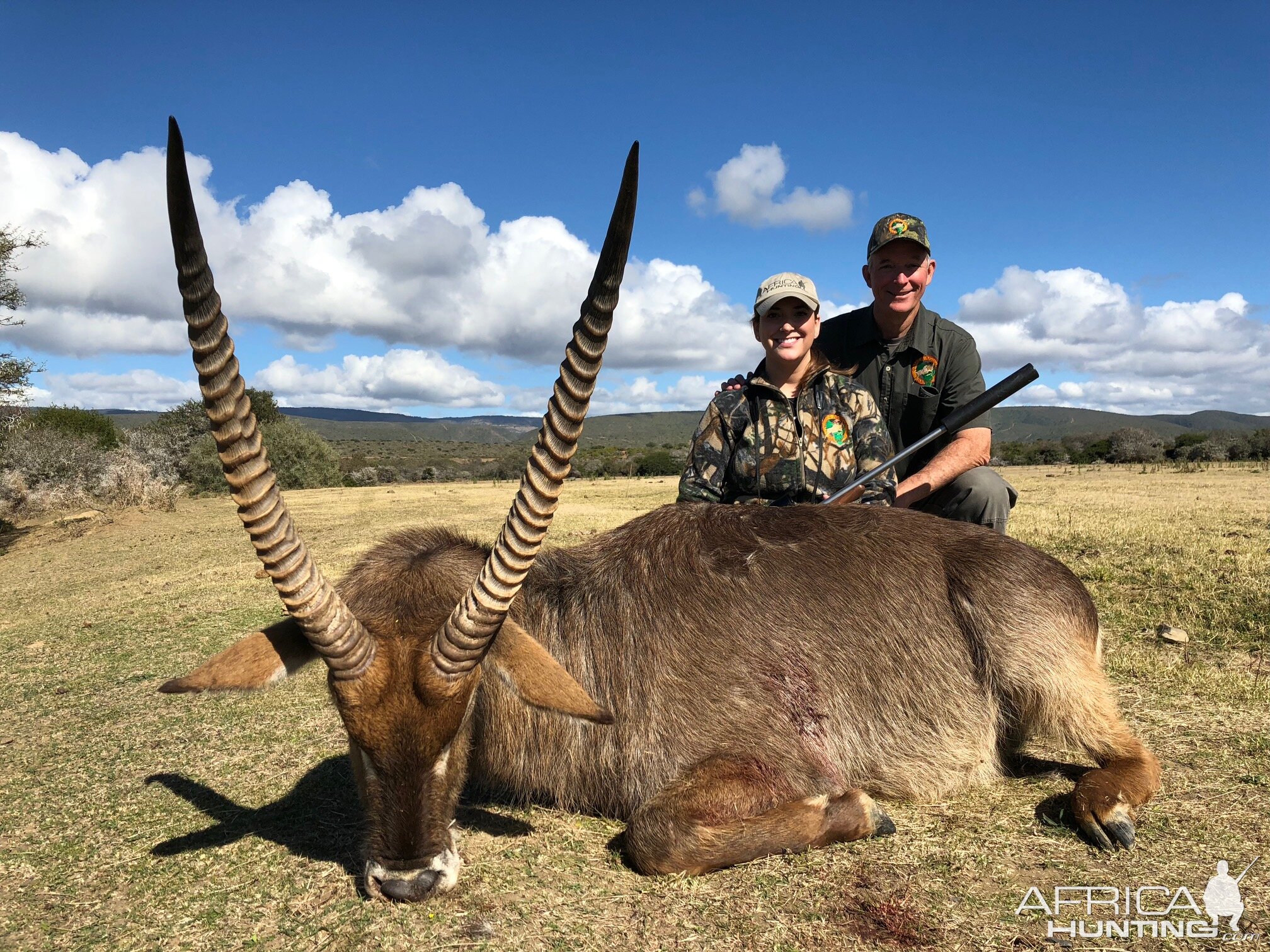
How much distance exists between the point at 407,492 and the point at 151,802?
25.7 metres

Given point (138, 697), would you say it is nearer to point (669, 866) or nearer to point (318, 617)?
point (318, 617)

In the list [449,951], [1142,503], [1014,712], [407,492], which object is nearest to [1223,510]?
[1142,503]

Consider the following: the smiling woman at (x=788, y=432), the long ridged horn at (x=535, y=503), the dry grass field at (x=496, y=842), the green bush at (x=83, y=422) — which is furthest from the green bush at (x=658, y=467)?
the long ridged horn at (x=535, y=503)

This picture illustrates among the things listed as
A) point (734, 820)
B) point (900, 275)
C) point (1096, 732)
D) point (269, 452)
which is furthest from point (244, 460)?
point (269, 452)

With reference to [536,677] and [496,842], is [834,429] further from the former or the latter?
[496,842]

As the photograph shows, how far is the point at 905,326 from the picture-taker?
23.2ft

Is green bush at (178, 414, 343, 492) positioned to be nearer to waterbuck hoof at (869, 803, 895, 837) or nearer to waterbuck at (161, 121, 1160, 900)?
waterbuck at (161, 121, 1160, 900)

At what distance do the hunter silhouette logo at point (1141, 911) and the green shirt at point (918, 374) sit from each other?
4.27m

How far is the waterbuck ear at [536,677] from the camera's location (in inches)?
128

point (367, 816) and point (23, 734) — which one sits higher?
point (367, 816)

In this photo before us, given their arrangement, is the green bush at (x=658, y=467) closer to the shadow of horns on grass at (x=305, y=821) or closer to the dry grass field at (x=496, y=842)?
the dry grass field at (x=496, y=842)

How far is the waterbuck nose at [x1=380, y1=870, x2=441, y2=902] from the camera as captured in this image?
3066mm

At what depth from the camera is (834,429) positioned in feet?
19.2

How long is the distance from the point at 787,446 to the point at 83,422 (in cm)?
4403
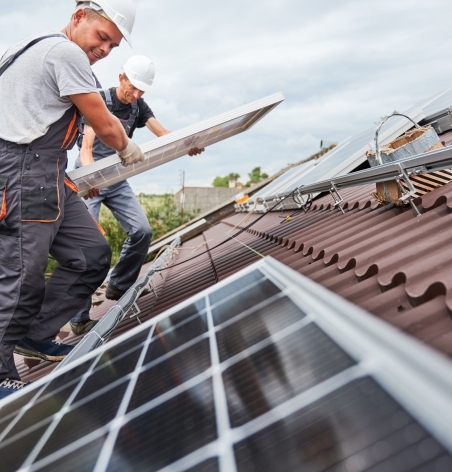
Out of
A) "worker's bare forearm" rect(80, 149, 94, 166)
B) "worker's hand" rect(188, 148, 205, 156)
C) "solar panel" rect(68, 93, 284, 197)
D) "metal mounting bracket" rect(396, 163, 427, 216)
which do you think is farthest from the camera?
"worker's hand" rect(188, 148, 205, 156)

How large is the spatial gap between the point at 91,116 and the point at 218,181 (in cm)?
10224

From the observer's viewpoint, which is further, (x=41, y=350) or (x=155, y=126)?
(x=155, y=126)

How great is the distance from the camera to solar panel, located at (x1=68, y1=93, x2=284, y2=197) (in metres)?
4.24

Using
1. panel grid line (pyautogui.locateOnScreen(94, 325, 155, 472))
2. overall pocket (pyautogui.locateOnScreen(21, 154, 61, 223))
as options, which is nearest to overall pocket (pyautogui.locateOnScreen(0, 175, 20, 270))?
overall pocket (pyautogui.locateOnScreen(21, 154, 61, 223))

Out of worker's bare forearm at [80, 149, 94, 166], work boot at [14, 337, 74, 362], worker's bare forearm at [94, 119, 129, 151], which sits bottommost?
work boot at [14, 337, 74, 362]

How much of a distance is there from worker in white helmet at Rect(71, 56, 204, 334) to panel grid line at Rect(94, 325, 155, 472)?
11.5ft

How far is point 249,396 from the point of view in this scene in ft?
4.50

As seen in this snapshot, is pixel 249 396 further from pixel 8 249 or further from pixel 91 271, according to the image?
pixel 91 271

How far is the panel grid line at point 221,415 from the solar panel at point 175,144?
2655mm

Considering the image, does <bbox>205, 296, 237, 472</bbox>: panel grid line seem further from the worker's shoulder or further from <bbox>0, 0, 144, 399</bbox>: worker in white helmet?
the worker's shoulder

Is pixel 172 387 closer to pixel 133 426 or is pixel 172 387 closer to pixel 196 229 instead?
pixel 133 426

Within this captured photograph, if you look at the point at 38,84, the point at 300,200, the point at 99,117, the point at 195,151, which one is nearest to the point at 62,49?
the point at 38,84

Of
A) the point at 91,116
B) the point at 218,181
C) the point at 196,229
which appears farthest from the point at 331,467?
the point at 218,181

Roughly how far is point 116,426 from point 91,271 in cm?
242
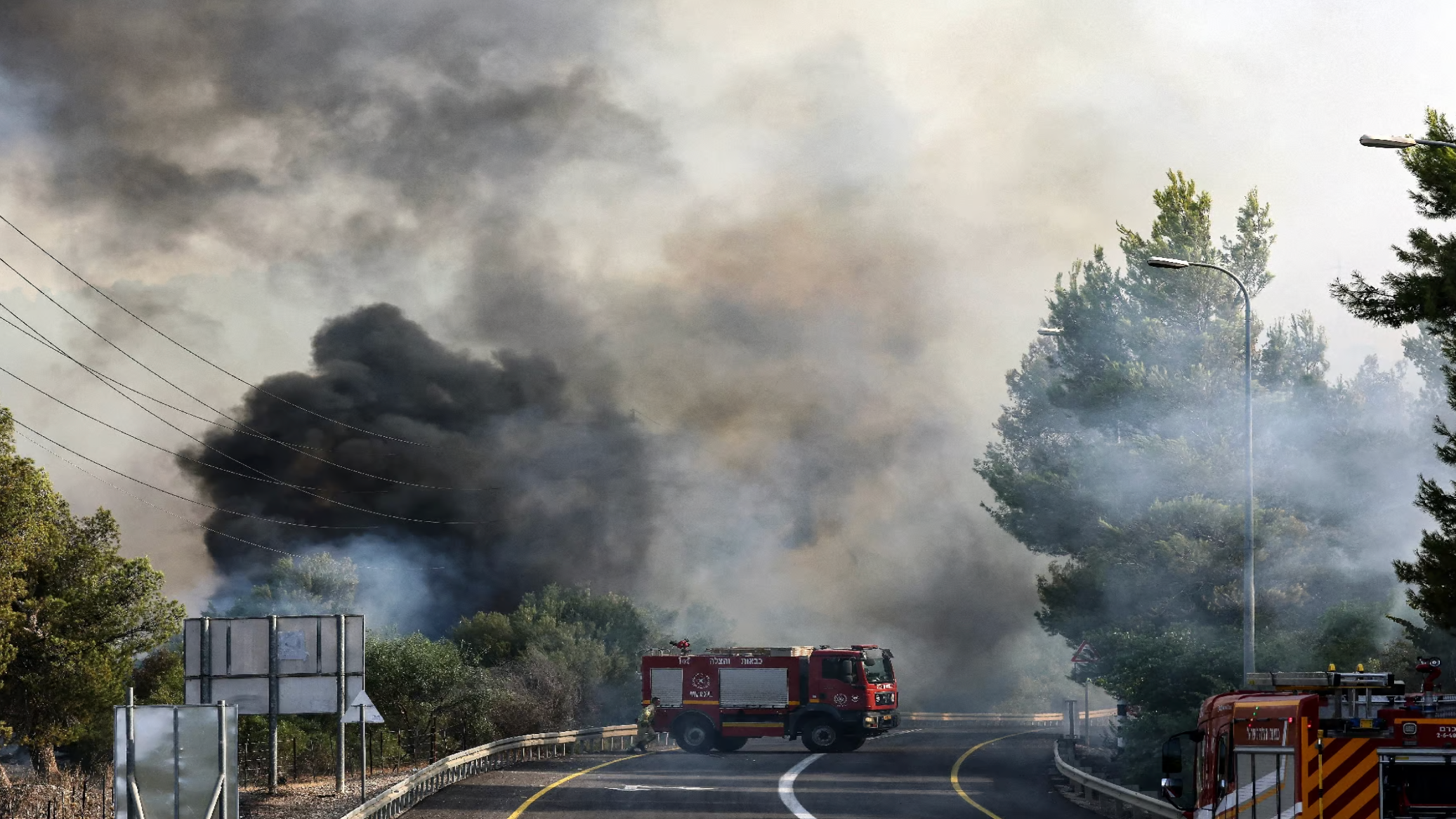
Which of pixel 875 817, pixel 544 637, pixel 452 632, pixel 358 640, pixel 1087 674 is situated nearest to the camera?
pixel 875 817

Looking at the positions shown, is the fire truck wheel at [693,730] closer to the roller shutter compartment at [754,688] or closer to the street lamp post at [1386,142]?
the roller shutter compartment at [754,688]

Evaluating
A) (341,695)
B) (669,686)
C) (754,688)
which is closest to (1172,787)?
(341,695)

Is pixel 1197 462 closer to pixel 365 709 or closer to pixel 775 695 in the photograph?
pixel 775 695

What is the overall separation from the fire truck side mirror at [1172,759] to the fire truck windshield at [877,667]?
2373cm

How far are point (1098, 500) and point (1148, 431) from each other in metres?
2.54

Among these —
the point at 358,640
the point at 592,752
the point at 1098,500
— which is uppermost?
the point at 1098,500

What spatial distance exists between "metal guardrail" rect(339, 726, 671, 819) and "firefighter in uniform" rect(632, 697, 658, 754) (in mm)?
1598

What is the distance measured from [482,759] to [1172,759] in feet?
74.0

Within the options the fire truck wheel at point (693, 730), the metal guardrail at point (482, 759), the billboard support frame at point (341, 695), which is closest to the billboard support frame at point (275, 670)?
the billboard support frame at point (341, 695)

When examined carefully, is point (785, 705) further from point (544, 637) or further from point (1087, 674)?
point (544, 637)

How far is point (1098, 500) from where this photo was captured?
133 feet

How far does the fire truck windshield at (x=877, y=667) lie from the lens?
37.0 meters

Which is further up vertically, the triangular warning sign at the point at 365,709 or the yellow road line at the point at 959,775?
the triangular warning sign at the point at 365,709

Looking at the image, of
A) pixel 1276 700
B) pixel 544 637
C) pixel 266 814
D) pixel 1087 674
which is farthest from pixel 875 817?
pixel 544 637
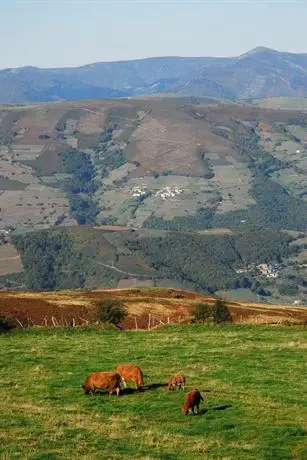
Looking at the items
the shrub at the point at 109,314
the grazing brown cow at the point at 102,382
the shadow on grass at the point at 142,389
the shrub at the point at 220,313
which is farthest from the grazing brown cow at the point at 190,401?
the shrub at the point at 109,314

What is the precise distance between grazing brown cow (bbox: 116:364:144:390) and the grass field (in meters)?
0.40

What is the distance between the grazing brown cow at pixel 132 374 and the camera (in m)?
27.1

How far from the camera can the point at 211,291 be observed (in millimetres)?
189250

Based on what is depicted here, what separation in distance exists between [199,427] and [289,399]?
15.7ft

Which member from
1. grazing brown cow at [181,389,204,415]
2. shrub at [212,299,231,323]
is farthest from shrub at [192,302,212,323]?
grazing brown cow at [181,389,204,415]

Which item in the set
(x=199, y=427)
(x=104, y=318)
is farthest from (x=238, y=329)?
(x=199, y=427)

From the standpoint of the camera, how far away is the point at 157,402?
25.2m

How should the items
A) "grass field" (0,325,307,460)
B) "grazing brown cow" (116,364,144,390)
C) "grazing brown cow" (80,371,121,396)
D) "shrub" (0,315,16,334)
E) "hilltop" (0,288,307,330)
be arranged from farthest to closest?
"hilltop" (0,288,307,330) < "shrub" (0,315,16,334) < "grazing brown cow" (116,364,144,390) < "grazing brown cow" (80,371,121,396) < "grass field" (0,325,307,460)

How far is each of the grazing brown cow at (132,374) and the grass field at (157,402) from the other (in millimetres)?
399

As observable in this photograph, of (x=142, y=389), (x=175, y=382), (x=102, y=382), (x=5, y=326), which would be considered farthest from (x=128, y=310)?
(x=102, y=382)

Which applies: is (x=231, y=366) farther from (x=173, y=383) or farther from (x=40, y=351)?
(x=40, y=351)

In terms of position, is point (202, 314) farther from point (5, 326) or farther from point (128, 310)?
→ point (5, 326)

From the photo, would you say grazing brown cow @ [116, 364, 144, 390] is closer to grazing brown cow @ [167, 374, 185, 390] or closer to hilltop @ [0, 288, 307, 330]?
grazing brown cow @ [167, 374, 185, 390]

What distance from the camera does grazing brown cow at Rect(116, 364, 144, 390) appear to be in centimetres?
2711
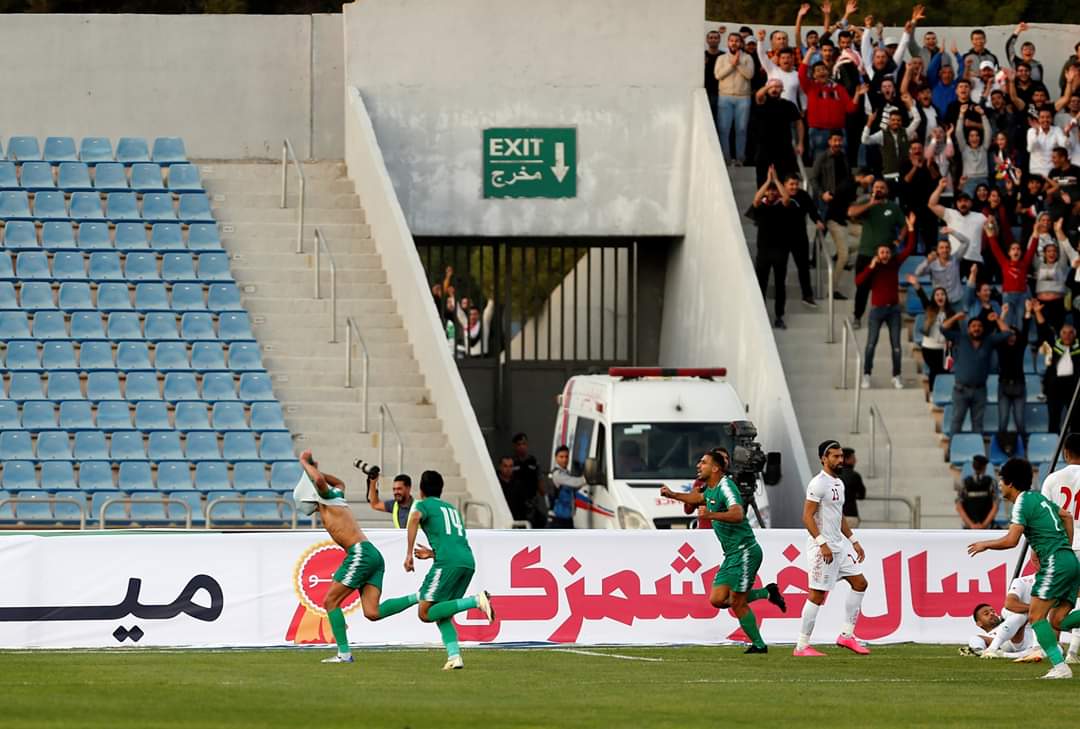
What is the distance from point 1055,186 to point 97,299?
13045 millimetres

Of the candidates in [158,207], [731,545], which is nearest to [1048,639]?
[731,545]

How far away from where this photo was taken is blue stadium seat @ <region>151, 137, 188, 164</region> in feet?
102

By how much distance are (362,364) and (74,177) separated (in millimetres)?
5402

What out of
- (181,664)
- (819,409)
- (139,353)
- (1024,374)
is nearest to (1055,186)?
(1024,374)

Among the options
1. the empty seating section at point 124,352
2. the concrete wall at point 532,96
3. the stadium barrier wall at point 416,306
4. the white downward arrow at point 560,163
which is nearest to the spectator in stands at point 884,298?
the concrete wall at point 532,96

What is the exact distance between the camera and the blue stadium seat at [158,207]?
29.7 m

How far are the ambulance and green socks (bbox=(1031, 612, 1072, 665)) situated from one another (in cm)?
800

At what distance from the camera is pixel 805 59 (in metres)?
31.3

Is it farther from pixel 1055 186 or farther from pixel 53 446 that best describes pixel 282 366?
pixel 1055 186

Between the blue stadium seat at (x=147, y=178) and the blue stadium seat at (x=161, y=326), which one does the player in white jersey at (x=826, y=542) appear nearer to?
the blue stadium seat at (x=161, y=326)

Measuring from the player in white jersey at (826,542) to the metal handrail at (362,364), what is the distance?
31.7 ft

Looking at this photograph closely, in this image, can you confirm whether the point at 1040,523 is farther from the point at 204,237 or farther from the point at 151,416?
the point at 204,237

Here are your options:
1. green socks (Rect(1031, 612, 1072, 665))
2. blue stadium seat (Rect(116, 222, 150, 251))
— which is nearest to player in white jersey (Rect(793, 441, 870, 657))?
green socks (Rect(1031, 612, 1072, 665))

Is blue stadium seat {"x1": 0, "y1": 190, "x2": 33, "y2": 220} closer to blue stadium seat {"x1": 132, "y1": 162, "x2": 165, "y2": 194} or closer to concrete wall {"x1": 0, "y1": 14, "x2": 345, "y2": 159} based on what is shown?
blue stadium seat {"x1": 132, "y1": 162, "x2": 165, "y2": 194}
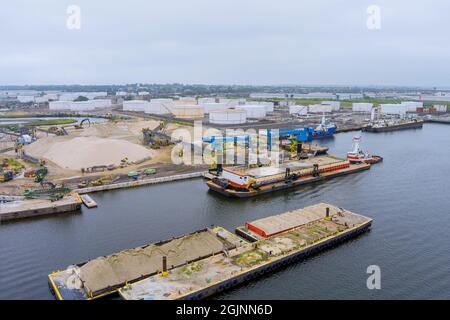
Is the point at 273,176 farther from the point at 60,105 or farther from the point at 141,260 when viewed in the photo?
the point at 60,105

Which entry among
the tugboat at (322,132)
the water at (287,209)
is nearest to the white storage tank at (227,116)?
the tugboat at (322,132)

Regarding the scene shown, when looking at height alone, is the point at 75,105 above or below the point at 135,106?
above

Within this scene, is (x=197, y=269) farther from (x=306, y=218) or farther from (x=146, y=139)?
(x=146, y=139)

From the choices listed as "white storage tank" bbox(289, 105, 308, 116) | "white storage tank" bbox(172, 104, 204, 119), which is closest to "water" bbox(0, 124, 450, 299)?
"white storage tank" bbox(172, 104, 204, 119)

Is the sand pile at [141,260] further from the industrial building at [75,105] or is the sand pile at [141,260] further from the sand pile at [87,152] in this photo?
the industrial building at [75,105]

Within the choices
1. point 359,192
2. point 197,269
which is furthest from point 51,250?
point 359,192

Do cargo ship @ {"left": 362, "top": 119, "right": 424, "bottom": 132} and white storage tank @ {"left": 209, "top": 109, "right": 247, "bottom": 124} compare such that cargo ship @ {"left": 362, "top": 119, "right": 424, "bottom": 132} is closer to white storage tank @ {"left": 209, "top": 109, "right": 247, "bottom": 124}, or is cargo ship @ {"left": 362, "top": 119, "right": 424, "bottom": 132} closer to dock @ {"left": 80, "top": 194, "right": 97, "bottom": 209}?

§ §

Can you reproduce verbatim the lines of data starting with the line containing "How far are point" and going on through the line containing "37.0 meters", with both of those lines included?

● Exercise answer
How far are point (1098, 500) and point (1148, 431) from each other in metres?
2.54

Among these —
the point at 358,640
the point at 592,752
the point at 1098,500
— which is uppermost?
the point at 1098,500

What spatial distance exists between "metal guardrail" rect(339, 726, 671, 819) and "firefighter in uniform" rect(632, 697, 658, 754) (in mm)?
1598

What is the distance measured from [482,759] to [1172,759] in feet?
74.0

Within the options the fire truck wheel at point (693, 730), the metal guardrail at point (482, 759), the billboard support frame at point (341, 695), which is closest to the billboard support frame at point (275, 670)?
the billboard support frame at point (341, 695)

When examined carefully, is point (785, 705) further from point (544, 637) or further from point (1087, 674)?
point (544, 637)

How far is point (1098, 500) from where this photo was captured?
133 feet

How far does the fire truck windshield at (x=877, y=667) lie from the lens?
37.0 meters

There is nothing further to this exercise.